What the task requires: Your answer should be every line of the records that contains the word "scientific", copied as it stands.

Provided material:
########################################

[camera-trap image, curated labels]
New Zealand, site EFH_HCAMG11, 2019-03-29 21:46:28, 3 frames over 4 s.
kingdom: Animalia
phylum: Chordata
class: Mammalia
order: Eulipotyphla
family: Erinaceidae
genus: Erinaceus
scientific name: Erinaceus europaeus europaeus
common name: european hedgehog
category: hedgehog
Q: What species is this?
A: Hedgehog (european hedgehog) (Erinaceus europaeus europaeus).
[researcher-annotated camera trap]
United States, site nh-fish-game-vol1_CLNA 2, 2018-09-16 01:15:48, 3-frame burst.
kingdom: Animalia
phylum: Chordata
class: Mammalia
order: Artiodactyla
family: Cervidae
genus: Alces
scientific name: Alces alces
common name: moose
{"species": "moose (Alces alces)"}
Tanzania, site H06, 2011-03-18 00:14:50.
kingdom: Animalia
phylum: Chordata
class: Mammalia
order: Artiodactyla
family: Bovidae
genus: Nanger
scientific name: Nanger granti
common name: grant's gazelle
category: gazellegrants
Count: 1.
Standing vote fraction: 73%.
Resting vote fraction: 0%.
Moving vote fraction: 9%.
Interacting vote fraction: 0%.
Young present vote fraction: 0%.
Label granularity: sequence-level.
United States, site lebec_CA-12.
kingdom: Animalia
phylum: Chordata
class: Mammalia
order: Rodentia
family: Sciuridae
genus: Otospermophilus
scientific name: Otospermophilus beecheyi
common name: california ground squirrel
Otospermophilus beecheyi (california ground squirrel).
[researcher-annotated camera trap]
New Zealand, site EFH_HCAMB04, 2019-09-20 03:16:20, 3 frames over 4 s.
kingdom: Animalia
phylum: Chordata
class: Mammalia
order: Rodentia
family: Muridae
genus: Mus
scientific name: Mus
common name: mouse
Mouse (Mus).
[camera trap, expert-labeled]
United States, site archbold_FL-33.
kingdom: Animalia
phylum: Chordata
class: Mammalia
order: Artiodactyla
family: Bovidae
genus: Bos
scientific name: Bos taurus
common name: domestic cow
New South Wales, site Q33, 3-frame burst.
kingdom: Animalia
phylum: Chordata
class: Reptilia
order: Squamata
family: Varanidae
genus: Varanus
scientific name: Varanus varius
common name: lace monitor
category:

########################################

Reply to the exercise:
scientific name: Erinaceus europaeus europaeus
scientific name: Alces alces
scientific name: Nanger granti
scientific name: Otospermophilus beecheyi
scientific name: Mus
scientific name: Bos taurus
scientific name: Varanus varius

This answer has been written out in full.